## [Exercise requirements]
Would you retype every entry that follows without altering a word?

BEGIN Dataset content

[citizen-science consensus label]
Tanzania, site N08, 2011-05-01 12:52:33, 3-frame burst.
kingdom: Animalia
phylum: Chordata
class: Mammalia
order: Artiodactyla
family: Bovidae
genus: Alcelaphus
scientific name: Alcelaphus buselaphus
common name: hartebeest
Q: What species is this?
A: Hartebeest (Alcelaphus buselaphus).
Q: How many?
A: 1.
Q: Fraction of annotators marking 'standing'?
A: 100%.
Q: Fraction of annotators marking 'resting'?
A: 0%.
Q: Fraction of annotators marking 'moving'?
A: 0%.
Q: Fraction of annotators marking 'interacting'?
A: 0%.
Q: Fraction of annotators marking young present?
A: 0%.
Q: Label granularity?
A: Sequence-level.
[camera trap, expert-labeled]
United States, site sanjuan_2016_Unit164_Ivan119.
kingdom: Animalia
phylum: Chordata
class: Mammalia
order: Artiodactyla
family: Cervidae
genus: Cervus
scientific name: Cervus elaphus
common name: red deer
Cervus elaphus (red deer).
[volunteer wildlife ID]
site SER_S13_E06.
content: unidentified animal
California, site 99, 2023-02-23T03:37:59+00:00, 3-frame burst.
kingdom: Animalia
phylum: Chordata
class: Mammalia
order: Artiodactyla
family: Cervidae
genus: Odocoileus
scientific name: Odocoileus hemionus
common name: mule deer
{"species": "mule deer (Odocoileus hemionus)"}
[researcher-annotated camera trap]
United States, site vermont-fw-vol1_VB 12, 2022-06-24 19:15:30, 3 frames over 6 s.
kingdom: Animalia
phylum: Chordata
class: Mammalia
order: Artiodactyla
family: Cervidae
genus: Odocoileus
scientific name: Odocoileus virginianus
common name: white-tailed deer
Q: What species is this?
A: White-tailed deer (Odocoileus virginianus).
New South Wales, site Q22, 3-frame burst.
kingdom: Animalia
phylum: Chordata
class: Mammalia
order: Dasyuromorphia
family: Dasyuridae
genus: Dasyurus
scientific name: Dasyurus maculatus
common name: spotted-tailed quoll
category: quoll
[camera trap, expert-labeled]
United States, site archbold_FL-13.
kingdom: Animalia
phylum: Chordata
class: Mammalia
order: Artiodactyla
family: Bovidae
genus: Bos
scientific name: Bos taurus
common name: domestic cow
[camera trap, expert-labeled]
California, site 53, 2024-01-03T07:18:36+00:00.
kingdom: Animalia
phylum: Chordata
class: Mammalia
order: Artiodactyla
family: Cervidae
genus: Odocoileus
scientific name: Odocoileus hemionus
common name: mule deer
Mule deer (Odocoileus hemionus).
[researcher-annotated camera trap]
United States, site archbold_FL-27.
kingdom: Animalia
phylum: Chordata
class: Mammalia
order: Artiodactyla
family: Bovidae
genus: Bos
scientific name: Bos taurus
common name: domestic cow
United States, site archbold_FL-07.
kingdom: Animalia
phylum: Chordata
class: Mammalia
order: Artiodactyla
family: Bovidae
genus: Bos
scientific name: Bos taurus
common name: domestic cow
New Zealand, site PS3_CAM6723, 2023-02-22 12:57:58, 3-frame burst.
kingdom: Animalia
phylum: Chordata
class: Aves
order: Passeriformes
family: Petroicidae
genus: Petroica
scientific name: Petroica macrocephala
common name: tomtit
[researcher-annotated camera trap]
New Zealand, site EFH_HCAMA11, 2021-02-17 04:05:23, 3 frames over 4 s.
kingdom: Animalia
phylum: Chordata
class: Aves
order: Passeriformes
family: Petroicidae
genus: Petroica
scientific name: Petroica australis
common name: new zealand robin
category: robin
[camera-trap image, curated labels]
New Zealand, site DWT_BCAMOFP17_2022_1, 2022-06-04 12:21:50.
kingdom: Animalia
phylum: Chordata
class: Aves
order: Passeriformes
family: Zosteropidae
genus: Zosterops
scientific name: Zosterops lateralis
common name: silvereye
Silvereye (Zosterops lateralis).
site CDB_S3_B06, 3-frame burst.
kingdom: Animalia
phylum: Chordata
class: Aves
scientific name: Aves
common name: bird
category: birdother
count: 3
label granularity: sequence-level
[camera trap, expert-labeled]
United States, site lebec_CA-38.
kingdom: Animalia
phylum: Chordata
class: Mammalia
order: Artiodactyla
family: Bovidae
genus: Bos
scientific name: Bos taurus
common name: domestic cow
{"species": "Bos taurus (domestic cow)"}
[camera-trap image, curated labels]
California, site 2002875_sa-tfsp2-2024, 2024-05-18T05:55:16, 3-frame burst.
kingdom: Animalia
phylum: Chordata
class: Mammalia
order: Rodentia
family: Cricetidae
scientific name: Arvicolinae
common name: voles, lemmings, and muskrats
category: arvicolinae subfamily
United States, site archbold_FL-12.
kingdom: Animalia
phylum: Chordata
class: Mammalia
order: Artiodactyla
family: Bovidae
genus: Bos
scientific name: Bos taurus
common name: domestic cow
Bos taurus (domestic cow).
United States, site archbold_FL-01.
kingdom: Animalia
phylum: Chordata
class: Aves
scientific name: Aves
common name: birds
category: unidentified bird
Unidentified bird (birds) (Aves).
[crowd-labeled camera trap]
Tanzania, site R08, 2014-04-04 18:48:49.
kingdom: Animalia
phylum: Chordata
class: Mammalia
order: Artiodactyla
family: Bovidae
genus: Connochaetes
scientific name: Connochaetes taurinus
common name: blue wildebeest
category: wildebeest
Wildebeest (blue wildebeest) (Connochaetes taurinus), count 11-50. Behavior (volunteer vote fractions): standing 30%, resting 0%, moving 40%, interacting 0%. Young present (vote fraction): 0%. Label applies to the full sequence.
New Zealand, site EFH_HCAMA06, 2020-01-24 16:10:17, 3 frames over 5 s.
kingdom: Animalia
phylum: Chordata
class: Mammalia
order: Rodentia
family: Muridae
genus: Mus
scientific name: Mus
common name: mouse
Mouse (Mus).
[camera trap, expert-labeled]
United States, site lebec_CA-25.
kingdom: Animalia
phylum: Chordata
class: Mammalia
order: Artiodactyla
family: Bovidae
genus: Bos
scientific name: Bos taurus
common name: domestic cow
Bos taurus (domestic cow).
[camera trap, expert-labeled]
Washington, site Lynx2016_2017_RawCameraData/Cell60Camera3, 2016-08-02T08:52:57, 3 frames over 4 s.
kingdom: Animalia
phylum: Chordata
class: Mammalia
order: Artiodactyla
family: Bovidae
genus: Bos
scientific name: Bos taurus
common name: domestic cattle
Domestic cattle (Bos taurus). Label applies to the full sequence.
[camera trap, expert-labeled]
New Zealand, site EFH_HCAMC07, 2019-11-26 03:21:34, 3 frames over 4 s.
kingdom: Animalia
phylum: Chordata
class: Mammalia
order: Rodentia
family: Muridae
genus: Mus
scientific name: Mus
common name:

END Dataset content

## [Result of this exercise]
[citizen-science consensus label]
Tanzania, site N08, 2011-05-01 12:52:33, 3-frame burst.
kingdom: Animalia
phylum: Chordata
class: Mammalia
order: Artiodactyla
family: Bovidae
genus: Alcelaphus
scientific name: Alcelaphus buselaphus
common name: hartebeest
Q: What species is this?
A: Hartebeest (Alcelaphus buselaphus).
Q: How many?
A: 1.
Q: Fraction of annotators marking 'standing'?
A: 100%.
Q: Fraction of annotators marking 'resting'?
A: 0%.
Q: Fraction of annotators marking 'moving'?
A: 0%.
Q: Fraction of annotators marking 'interacting'?
A: 0%.
Q: Fraction of annotators marking young present?
A: 0%.
Q: Label granularity?
A: Sequence-level.
[camera trap, expert-labeled]
United States, site sanjuan_2016_Unit164_Ivan119.
kingdom: Animalia
phylum: Chordata
class: Mammalia
order: Artiodactyla
family: Cervidae
genus: Cervus
scientific name: Cervus elaphus
common name: red deer
Cervus elaphus (red deer).
[volunteer wildlife ID]
site SER_S13_E06.
content: unidentified animal
California, site 99, 2023-02-23T03:37:59+00:00, 3-frame burst.
kingdom: Animalia
phylum: Chordata
class: Mammalia
order: Artiodactyla
family: Cervidae
genus: Odocoileus
scientific name: Odocoileus hemionus
common name: mule deer
{"species": "mule deer (Odocoileus hemionus)"}
[researcher-annotated camera trap]
United States, site vermont-fw-vol1_VB 12, 2022-06-24 19:15:30, 3 frames over 6 s.
kingdom: Animalia
phylum: Chordata
class: Mammalia
order: Artiodactyla
family: Cervidae
genus: Odocoileus
scientific name: Odocoileus virginianus
common name: white-tailed deer
Q: What species is this?
A: White-tailed deer (Odocoileus virginianus).
New South Wales, site Q22, 3-frame burst.
kingdom: Animalia
phylum: Chordata
class: Mammalia
order: Dasyuromorphia
family: Dasyuridae
genus: Dasyurus
scientific name: Dasyurus maculatus
common name: spotted-tailed quoll
category: quoll
[camera trap, expert-labeled]
United States, site archbold_FL-13.
kingdom: Animalia
phylum: Chordata
class: Mammalia
order: Artiodactyla
family: Bovidae
genus: Bos
scientific name: Bos taurus
common name: domestic cow
[camera trap, expert-labeled]
California, site 53, 2024-01-03T07:18:36+00:00.
kingdom: Animalia
phylum: Chordata
class: Mammalia
order: Artiodactyla
family: Cervidae
genus: Odocoileus
scientific name: Odocoileus hemionus
common name: mule deer
Mule deer (Odocoileus hemionus).
[researcher-annotated camera trap]
United States, site archbold_FL-27.
kingdom: Animalia
phylum: Chordata
class: Mammalia
order: Artiodactyla
family: Bovidae
genus: Bos
scientific name: Bos taurus
common name: domestic cow
United States, site archbold_FL-07.
kingdom: Animalia
phylum: Chordata
class: Mammalia
order: Artiodactyla
family: Bovidae
genus: Bos
scientific name: Bos taurus
common name: domestic cow
New Zealand, site PS3_CAM6723, 2023-02-22 12:57:58, 3-frame burst.
kingdom: Animalia
phylum: Chordata
class: Aves
order: Passeriformes
family: Petroicidae
genus: Petroica
scientific name: Petroica macrocephala
common name: tomtit
[researcher-annotated camera trap]
New Zealand, site EFH_HCAMA11, 2021-02-17 04:05:23, 3 frames over 4 s.
kingdom: Animalia
phylum: Chordata
class: Aves
order: Passeriformes
family: Petroicidae
genus: Petroica
scientific name: Petroica australis
common name: new zealand robin
category: robin
[camera-trap image, curated labels]
New Zealand, site DWT_BCAMOFP17_2022_1, 2022-06-04 12:21:50.
kingdom: Animalia
phylum: Chordata
class: Aves
order: Passeriformes
family: Zosteropidae
genus: Zosterops
scientific name: Zosterops lateralis
common name: silvereye
Silvereye (Zosterops lateralis).
site CDB_S3_B06, 3-frame burst.
kingdom: Animalia
phylum: Chordata
class: Aves
scientific name: Aves
common name: bird
category: birdother
count: 3
label granularity: sequence-level
[camera trap, expert-labeled]
United States, site lebec_CA-38.
kingdom: Animalia
phylum: Chordata
class: Mammalia
order: Artiodactyla
family: Bovidae
genus: Bos
scientific name: Bos taurus
common name: domestic cow
{"species": "Bos taurus (domestic cow)"}
[camera-trap image, curated labels]
California, site 2002875_sa-tfsp2-2024, 2024-05-18T05:55:16, 3-frame burst.
kingdom: Animalia
phylum: Chordata
class: Mammalia
order: Rodentia
family: Cricetidae
scientific name: Arvicolinae
common name: voles, lemmings, and muskrats
category: arvicolinae subfamily
United States, site archbold_FL-12.
kingdom: Animalia
phylum: Chordata
class: Mammalia
order: Artiodactyla
family: Bovidae
genus: Bos
scientific name: Bos taurus
common name: domestic cow
Bos taurus (domestic cow).
United States, site archbold_FL-01.
kingdom: Animalia
phylum: Chordata
class: Aves
scientific name: Aves
common name: birds
category: unidentified bird
Unidentified bird (birds) (Aves).
[crowd-labeled camera trap]
Tanzania, site R08, 2014-04-04 18:48:49.
kingdom: Animalia
phylum: Chordata
class: Mammalia
order: Artiodactyla
family: Bovidae
genus: Connochaetes
scientific name: Connochaetes taurinus
common name: blue wildebeest
category: wildebeest
Wildebeest (blue wildebeest) (Connochaetes taurinus), count 11-50. Behavior (volunteer vote fractions): standing 30%, resting 0%, moving 40%, interacting 0%. Young present (vote fraction): 0%. Label applies to the full sequence.
New Zealand, site EFH_HCAMA06, 2020-01-24 16:10:17, 3 frames over 5 s.
kingdom: Animalia
phylum: Chordata
class: Mammalia
order: Rodentia
family: Muridae
genus: Mus
scientific name: Mus
common name: mouse
Mouse (Mus).
[camera trap, expert-labeled]
United States, site lebec_CA-25.
kingdom: Animalia
phylum: Chordata
class: Mammalia
order: Artiodactyla
family: Bovidae
genus: Bos
scientific name: Bos taurus
common name: domestic cow
Bos taurus (domestic cow).
[camera trap, expert-labeled]
Washington, site Lynx2016_2017_RawCameraData/Cell60Camera3, 2016-08-02T08:52:57, 3 frames over 4 s.
kingdom: Animalia
phylum: Chordata
class: Mammalia
order: Artiodactyla
family: Bovidae
genus: Bos
scientific name: Bos taurus
common name: domestic cattle
Domestic cattle (Bos taurus). Label applies to the full sequence.
[camera trap, expert-labeled]
New Zealand, site EFH_HCAMC07, 2019-11-26 03:21:34, 3 frames over 4 s.
kingdom: Animalia
phylum: Chordata
class: Mammalia
order: Rodentia
family: Muridae
genus: Mus
scientific name: Mus
common name:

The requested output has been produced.